─── RECORDED INFORMATION

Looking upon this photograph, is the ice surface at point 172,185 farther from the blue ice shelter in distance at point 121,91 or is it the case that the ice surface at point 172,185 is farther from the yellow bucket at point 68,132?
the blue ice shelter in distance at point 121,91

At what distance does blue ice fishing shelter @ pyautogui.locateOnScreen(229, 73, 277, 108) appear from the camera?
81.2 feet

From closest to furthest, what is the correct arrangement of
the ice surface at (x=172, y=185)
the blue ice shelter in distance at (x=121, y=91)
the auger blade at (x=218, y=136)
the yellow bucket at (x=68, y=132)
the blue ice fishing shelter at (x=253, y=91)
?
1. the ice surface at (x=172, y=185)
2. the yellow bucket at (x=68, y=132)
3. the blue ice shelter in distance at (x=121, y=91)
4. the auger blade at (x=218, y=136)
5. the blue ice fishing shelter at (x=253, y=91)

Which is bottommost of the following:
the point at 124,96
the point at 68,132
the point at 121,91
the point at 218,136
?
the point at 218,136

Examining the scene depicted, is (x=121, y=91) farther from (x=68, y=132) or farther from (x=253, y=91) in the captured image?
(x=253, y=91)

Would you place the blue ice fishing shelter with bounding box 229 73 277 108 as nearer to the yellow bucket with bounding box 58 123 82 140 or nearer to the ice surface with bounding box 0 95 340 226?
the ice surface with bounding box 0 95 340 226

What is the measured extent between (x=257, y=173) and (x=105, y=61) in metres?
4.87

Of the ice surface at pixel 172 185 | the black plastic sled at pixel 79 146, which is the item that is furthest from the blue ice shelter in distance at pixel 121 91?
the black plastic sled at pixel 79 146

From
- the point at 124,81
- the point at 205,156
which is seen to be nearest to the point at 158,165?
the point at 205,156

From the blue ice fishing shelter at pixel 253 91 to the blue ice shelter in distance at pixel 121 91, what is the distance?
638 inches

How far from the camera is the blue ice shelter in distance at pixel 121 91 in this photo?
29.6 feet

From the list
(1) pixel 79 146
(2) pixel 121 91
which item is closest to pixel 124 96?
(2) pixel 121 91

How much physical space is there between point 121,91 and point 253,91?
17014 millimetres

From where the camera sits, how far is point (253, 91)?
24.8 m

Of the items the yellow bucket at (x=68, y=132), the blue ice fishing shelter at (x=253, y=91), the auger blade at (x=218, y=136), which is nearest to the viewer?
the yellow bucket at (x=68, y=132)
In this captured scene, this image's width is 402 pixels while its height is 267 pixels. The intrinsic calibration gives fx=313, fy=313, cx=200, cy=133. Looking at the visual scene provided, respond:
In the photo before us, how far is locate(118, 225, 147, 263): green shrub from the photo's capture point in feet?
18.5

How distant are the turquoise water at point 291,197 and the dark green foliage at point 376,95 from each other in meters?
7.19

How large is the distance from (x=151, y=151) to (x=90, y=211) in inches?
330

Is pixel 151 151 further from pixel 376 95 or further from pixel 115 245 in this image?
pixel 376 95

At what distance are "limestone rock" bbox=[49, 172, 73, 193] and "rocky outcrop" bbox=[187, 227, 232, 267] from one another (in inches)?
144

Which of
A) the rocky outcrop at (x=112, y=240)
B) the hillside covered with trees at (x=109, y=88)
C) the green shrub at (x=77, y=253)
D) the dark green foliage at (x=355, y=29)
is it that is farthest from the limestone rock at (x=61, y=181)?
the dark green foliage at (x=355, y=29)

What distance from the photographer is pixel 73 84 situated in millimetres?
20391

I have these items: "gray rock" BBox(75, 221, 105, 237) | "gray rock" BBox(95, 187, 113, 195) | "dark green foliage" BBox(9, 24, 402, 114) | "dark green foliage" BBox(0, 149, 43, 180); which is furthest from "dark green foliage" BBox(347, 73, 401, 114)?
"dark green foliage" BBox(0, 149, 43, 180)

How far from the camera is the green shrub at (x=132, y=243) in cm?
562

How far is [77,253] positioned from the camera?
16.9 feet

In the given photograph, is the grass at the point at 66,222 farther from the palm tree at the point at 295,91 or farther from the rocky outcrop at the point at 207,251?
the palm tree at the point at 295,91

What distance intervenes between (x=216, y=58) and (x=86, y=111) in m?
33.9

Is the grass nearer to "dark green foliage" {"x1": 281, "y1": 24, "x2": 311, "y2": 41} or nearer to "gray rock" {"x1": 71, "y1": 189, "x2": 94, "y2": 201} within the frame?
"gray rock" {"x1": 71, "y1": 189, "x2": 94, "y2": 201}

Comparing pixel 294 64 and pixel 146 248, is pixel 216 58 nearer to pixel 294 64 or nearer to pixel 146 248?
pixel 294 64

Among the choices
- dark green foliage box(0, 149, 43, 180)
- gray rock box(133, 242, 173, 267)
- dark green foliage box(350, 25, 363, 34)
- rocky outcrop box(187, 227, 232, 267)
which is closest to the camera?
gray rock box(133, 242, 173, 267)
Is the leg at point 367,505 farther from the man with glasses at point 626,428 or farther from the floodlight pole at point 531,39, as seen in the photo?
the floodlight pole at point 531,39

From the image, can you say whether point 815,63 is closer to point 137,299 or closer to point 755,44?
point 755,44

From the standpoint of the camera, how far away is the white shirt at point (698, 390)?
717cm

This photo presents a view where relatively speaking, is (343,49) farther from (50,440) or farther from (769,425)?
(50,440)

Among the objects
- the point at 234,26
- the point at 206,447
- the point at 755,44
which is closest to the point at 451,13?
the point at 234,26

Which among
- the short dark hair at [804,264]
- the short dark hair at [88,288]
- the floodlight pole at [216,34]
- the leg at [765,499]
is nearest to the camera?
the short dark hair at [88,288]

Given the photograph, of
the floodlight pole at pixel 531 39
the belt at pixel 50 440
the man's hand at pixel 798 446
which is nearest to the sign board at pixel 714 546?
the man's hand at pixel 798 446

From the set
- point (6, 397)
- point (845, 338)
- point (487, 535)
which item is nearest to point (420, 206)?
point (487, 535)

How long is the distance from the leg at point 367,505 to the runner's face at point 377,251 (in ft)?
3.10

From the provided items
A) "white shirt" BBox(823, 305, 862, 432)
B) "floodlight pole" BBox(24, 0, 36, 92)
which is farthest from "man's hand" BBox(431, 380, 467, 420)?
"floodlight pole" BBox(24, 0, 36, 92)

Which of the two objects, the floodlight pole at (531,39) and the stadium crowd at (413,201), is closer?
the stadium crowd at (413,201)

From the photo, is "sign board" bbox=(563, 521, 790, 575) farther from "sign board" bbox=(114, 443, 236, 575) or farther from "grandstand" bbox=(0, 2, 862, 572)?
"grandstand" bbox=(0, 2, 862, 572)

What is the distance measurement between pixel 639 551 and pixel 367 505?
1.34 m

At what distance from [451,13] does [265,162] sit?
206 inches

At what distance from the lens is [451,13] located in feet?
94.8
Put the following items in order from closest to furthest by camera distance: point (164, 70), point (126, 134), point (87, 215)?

──────

**TASK GOAL:** Please give back all of the records exactly as written.

**TASK RESULT:**
Looking upon this photograph, is the ice surface at point 172,185 farther from the blue ice shelter in distance at point 121,91 or is it the case that the ice surface at point 172,185 is farther from the yellow bucket at point 68,132?
the blue ice shelter in distance at point 121,91

At what distance does blue ice fishing shelter @ pyautogui.locateOnScreen(229, 73, 277, 108) appear from the camera?
81.2 feet

From closest to furthest, what is the correct arrangement of
the ice surface at (x=172, y=185)
the blue ice shelter in distance at (x=121, y=91)
the auger blade at (x=218, y=136)
the yellow bucket at (x=68, y=132)
the blue ice fishing shelter at (x=253, y=91)
?
1. the ice surface at (x=172, y=185)
2. the yellow bucket at (x=68, y=132)
3. the blue ice shelter in distance at (x=121, y=91)
4. the auger blade at (x=218, y=136)
5. the blue ice fishing shelter at (x=253, y=91)

Which is bottommost of the following:
the point at 124,96
the point at 68,132
the point at 121,91
the point at 218,136
?
the point at 218,136

Examining the scene depicted, is (x=121, y=91) farther from (x=68, y=132) or farther from (x=253, y=91) in the captured image?
(x=253, y=91)

Would you place the blue ice fishing shelter with bounding box 229 73 277 108 as nearer to the yellow bucket with bounding box 58 123 82 140 or nearer to the ice surface with bounding box 0 95 340 226?
the ice surface with bounding box 0 95 340 226

What is the measured extent between (x=257, y=173) and (x=105, y=61) in metres?
4.87

Of the ice surface at pixel 172 185 | the black plastic sled at pixel 79 146, which is the item that is furthest from the blue ice shelter in distance at pixel 121 91?
the black plastic sled at pixel 79 146

From
- the point at 124,81
- the point at 205,156
which is seen to be nearest to the point at 158,165?
the point at 205,156

From the blue ice fishing shelter at pixel 253 91 to the blue ice shelter in distance at pixel 121 91, what is the distance?
638 inches

How far from the camera is the blue ice shelter in distance at pixel 121 91 in this photo?
29.6 feet

From the list
(1) pixel 79 146
(2) pixel 121 91
which item is closest to pixel 124 96?
(2) pixel 121 91

How much physical space is there between point 121,91 and point 253,91?
17014 millimetres

From where the camera sits, how far is point (253, 91)?
24.8 m

Of the items the yellow bucket at (x=68, y=132), the blue ice fishing shelter at (x=253, y=91), the auger blade at (x=218, y=136), which is nearest to the viewer?
the yellow bucket at (x=68, y=132)
In this captured scene, this image's width is 402 pixels while its height is 267 pixels. The intrinsic calibration gives fx=313, fy=313, cx=200, cy=133. Looking at the visual scene provided, respond:
In the photo before us, how far is locate(118, 225, 147, 263): green shrub from the photo's capture point in feet?
18.5

How distant are the turquoise water at point 291,197 and the dark green foliage at point 376,95 from each other in meters?
7.19

How large is the distance from (x=151, y=151) to (x=90, y=211) in inches?
330

Is pixel 151 151 further from pixel 376 95 or further from pixel 115 245 in this image?
pixel 376 95

At what distance are "limestone rock" bbox=[49, 172, 73, 193] and "rocky outcrop" bbox=[187, 227, 232, 267] from one another (in inches)?
144

Which of
A) the rocky outcrop at (x=112, y=240)
B) the hillside covered with trees at (x=109, y=88)
C) the green shrub at (x=77, y=253)
D) the dark green foliage at (x=355, y=29)
is it that is farthest from the limestone rock at (x=61, y=181)?
the dark green foliage at (x=355, y=29)

What distance from the photographer is pixel 73 84 situated in millimetres?
20391

I have these items: "gray rock" BBox(75, 221, 105, 237) | "gray rock" BBox(95, 187, 113, 195) | "dark green foliage" BBox(9, 24, 402, 114) | "dark green foliage" BBox(0, 149, 43, 180); which is furthest from "dark green foliage" BBox(347, 73, 401, 114)?
"dark green foliage" BBox(0, 149, 43, 180)

How far from the camera is the green shrub at (x=132, y=243) in cm?
562

How far is [77,253] positioned from the camera?
16.9 feet

In the given photograph, is the grass at the point at 66,222 farther from the palm tree at the point at 295,91 or farther from the rocky outcrop at the point at 207,251?
the palm tree at the point at 295,91

What distance intervenes between (x=216, y=58) and (x=86, y=111) in m?
33.9

Is the grass nearer to "dark green foliage" {"x1": 281, "y1": 24, "x2": 311, "y2": 41} or nearer to "gray rock" {"x1": 71, "y1": 189, "x2": 94, "y2": 201} within the frame?
"gray rock" {"x1": 71, "y1": 189, "x2": 94, "y2": 201}

Comparing pixel 294 64 and pixel 146 248, is pixel 216 58 nearer to pixel 294 64 or nearer to pixel 146 248?
pixel 294 64

Among the choices
- dark green foliage box(0, 149, 43, 180)
- gray rock box(133, 242, 173, 267)
- dark green foliage box(350, 25, 363, 34)
- rocky outcrop box(187, 227, 232, 267)
which is closest to the camera?
gray rock box(133, 242, 173, 267)
Is the leg at point 367,505 farther from the man with glasses at point 626,428 or farther from the floodlight pole at point 531,39, as seen in the photo?
the floodlight pole at point 531,39

From the image, can you say whether point 815,63 is closer to point 137,299 or closer to point 755,44?
point 755,44

From the standpoint of the camera, how far away is the white shirt at point (698, 390)?
717cm

This photo presents a view where relatively speaking, is (343,49) farther from (50,440) or farther from (769,425)?
(50,440)

Among the objects
- the point at 234,26
- the point at 206,447
- the point at 755,44
which is closest to the point at 451,13?
the point at 234,26

Which among
- the short dark hair at [804,264]
- the short dark hair at [88,288]
- the floodlight pole at [216,34]
- the leg at [765,499]
is nearest to the camera?
the short dark hair at [88,288]

Given the photograph, of
the floodlight pole at pixel 531 39
the belt at pixel 50 440
the man's hand at pixel 798 446
which is nearest to the sign board at pixel 714 546?
the man's hand at pixel 798 446

From the set
- point (6, 397)
- point (845, 338)
- point (487, 535)
which item is nearest to point (420, 206)?
point (487, 535)

How long is the distance from the leg at point 367,505 to the runner's face at point 377,251 (in ft)?
3.10

From the provided items
A) "white shirt" BBox(823, 305, 862, 432)
B) "floodlight pole" BBox(24, 0, 36, 92)
which is farthest from "man's hand" BBox(431, 380, 467, 420)?
"floodlight pole" BBox(24, 0, 36, 92)

Which of the two objects, the floodlight pole at (531,39) and the stadium crowd at (413,201), is closer?
the stadium crowd at (413,201)

From the photo, is "sign board" bbox=(563, 521, 790, 575) farther from "sign board" bbox=(114, 443, 236, 575) or farther from "grandstand" bbox=(0, 2, 862, 572)?
"grandstand" bbox=(0, 2, 862, 572)

What is the distance measurement between pixel 639 551 and pixel 367 505?
1.34 m

At what distance from [451,13] does [265,162] sit?
206 inches

At what distance from the lens is [451,13] located in feet?
94.8
Put the following items in order from closest to furthest by camera distance: point (164, 70), point (126, 134), point (87, 215)?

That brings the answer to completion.